映像鑑賞
満足度★★★★
無観客配信。とは気付かなかったいつもの熱量。毛利さんの積極的な社会派演劇というのでちょっとドキドキしたがざっくり言うとどんな思想でも革命というからには破壊と悲劇が付きまとうということだろうか。そんな犠牲を払ってもやる意味があるのかというと人間の歴史を見ればそんな無茶なエネルギーが無いと世界は動かない。動かないと停滞して腐る。だから思想よりリアルな生の実感を求めて身を投じる若者がいても当然だ。思想に正解は無い。その時代に振り子がどちらに振れていてどこで極点を迎えて反転するかだ。私が生きている間に目撃した歴史もそれだ。

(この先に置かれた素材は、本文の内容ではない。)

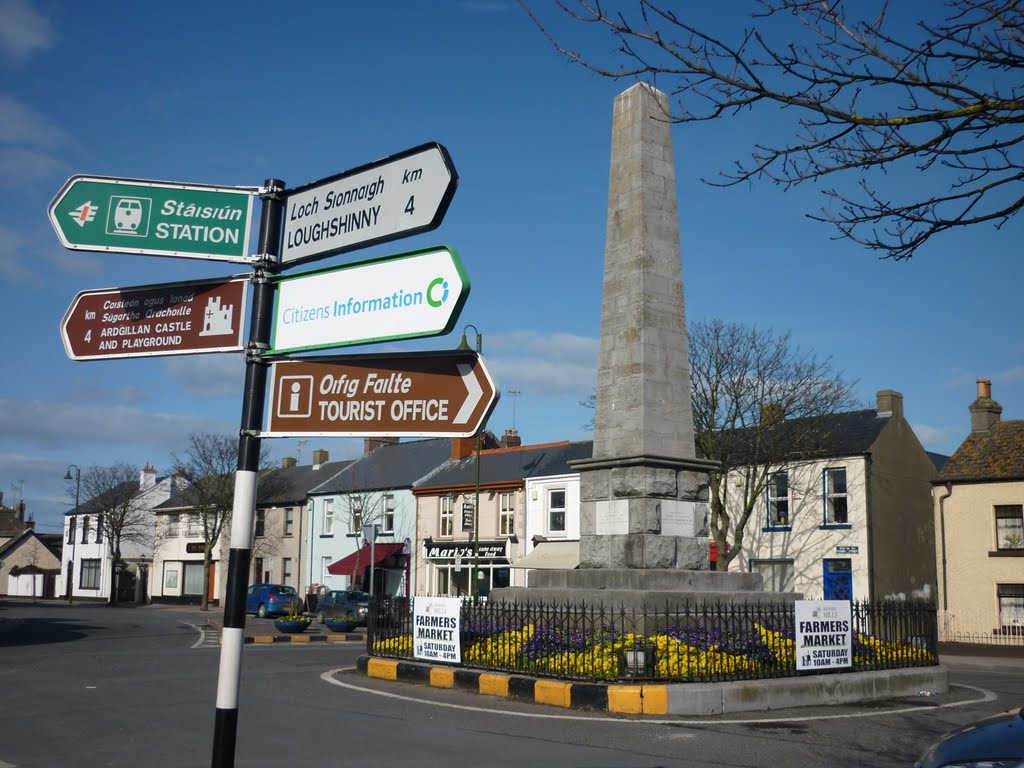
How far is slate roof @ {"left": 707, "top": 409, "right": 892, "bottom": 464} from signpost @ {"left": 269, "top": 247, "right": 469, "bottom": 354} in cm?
3181

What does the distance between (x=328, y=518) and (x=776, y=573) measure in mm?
27833

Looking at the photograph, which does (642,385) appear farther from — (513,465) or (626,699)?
(513,465)

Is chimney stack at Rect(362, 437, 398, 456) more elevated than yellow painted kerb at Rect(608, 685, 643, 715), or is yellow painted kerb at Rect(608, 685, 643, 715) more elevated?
chimney stack at Rect(362, 437, 398, 456)

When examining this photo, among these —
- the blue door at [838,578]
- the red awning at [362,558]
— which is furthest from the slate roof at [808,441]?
the red awning at [362,558]

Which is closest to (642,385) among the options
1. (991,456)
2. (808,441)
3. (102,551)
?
(808,441)

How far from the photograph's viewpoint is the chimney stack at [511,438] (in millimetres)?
53375

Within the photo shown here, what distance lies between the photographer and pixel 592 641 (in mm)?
13750

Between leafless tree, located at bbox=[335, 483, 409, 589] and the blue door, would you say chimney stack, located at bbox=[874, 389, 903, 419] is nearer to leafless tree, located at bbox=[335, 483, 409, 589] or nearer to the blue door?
the blue door

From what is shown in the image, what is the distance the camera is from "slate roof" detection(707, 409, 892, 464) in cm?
3544

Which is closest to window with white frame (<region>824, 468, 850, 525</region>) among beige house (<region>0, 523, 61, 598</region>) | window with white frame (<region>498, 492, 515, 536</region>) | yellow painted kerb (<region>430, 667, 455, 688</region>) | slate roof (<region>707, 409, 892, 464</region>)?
slate roof (<region>707, 409, 892, 464</region>)

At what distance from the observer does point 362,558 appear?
51219mm

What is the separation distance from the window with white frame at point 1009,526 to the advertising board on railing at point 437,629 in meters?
25.1

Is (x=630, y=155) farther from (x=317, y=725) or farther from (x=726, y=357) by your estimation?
(x=726, y=357)

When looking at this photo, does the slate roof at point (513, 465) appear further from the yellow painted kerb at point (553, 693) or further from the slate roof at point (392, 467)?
the yellow painted kerb at point (553, 693)
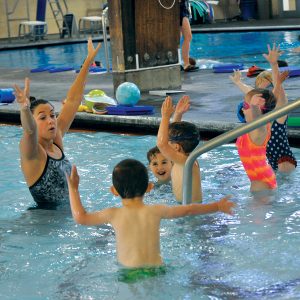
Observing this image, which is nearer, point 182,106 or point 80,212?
point 80,212

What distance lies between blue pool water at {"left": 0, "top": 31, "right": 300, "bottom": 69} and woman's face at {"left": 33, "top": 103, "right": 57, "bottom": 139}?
8982 mm

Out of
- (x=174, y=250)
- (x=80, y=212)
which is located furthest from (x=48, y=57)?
(x=80, y=212)

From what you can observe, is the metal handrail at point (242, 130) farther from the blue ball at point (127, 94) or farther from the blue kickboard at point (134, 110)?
the blue ball at point (127, 94)

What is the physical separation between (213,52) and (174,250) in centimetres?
1392

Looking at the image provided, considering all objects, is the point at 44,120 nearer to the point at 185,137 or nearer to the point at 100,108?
the point at 185,137

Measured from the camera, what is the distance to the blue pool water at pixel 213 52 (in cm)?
1639

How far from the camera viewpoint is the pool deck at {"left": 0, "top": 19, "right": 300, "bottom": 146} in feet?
28.2

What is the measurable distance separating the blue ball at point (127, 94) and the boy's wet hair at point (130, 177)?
17.7ft

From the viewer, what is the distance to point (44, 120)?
18.3ft

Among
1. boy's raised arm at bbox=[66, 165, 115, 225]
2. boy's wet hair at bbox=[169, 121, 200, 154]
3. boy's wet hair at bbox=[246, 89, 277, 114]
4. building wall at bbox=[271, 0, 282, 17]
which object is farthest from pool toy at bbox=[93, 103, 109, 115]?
building wall at bbox=[271, 0, 282, 17]

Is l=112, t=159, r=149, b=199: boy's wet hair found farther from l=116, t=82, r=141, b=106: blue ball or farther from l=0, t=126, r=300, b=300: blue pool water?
l=116, t=82, r=141, b=106: blue ball

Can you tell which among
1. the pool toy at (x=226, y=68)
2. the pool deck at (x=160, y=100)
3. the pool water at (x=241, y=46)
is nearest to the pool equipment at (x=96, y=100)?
the pool deck at (x=160, y=100)

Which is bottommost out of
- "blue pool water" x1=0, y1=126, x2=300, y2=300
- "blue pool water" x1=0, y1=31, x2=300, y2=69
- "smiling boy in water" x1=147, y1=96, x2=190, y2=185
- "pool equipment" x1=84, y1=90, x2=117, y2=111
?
"blue pool water" x1=0, y1=126, x2=300, y2=300

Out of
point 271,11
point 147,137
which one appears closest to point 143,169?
point 147,137
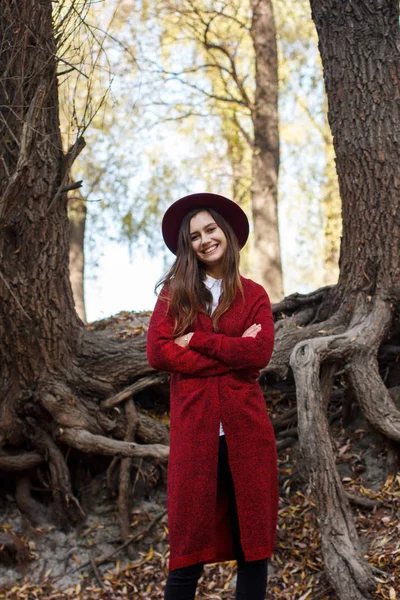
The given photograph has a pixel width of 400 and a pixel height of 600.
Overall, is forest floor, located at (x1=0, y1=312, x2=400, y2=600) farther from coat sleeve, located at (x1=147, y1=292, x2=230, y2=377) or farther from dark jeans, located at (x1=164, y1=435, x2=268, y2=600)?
coat sleeve, located at (x1=147, y1=292, x2=230, y2=377)

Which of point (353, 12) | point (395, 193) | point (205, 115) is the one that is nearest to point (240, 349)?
point (395, 193)

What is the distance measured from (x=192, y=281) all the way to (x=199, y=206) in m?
0.41

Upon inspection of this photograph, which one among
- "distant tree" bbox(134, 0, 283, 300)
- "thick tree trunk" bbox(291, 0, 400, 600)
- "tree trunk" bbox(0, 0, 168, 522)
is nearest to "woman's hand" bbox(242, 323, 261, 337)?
"thick tree trunk" bbox(291, 0, 400, 600)

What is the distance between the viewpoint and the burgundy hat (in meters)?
3.54

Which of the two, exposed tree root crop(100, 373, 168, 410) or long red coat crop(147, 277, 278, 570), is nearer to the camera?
long red coat crop(147, 277, 278, 570)

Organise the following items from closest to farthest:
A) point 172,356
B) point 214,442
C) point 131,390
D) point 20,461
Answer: point 214,442 < point 172,356 < point 20,461 < point 131,390

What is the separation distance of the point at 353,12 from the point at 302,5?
23.4 ft

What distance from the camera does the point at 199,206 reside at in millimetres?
3578

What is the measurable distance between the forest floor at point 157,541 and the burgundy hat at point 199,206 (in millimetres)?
2182

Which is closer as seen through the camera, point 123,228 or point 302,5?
point 302,5

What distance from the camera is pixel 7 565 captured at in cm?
509

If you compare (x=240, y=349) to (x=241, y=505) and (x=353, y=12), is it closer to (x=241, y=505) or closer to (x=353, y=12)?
(x=241, y=505)

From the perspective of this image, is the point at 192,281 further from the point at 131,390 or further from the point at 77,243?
the point at 77,243

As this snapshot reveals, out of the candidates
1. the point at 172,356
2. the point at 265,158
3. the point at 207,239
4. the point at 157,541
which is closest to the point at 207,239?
the point at 207,239
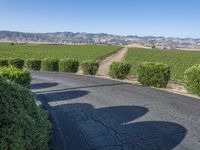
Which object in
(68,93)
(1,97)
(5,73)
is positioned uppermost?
(1,97)

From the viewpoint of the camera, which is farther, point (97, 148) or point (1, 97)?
point (97, 148)

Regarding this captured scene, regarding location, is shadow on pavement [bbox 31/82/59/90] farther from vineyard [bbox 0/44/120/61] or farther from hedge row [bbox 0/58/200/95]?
vineyard [bbox 0/44/120/61]

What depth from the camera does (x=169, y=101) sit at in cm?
1595

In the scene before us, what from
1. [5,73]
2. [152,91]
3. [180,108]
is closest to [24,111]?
[5,73]

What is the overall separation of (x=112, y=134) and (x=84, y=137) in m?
0.79

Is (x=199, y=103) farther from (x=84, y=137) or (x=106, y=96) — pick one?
(x=84, y=137)

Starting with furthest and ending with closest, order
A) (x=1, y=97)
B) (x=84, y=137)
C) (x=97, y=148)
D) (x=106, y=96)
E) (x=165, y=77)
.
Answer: (x=165, y=77) < (x=106, y=96) < (x=84, y=137) < (x=97, y=148) < (x=1, y=97)

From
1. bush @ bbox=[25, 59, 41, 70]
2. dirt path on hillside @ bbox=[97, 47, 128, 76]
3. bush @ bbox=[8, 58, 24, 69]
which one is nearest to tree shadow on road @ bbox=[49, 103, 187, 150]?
dirt path on hillside @ bbox=[97, 47, 128, 76]

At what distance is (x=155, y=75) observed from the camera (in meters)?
22.2

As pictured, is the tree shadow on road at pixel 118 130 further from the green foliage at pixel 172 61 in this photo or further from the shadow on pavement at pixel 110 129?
the green foliage at pixel 172 61

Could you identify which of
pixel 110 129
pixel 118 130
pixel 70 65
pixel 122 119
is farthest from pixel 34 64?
pixel 118 130

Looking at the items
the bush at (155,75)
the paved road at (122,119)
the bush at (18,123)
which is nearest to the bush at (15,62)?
the bush at (155,75)

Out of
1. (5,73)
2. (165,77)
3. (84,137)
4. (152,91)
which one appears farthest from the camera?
(165,77)

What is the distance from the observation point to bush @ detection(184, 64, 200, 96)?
1833 cm
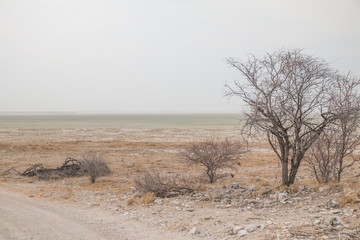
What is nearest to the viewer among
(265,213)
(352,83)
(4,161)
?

ただ有史以来そういう振り子運動を繰り返す人間社会において、そろそろその振り子から自由になる認識に至ろうとする動きが広がっているのも感じる。もっと上昇して俯瞰する視点だが今世紀的課題は地上と繋がり続け同胞とも繋いだ手を離さない道だ。一人だけ浮遊するのではなく。だからスズキの裏切り者との絆が問われる。敵という存在と人の自然な他者への愛着との葛藤。精神と魂の対立。この止揚から生まれる第3の地点。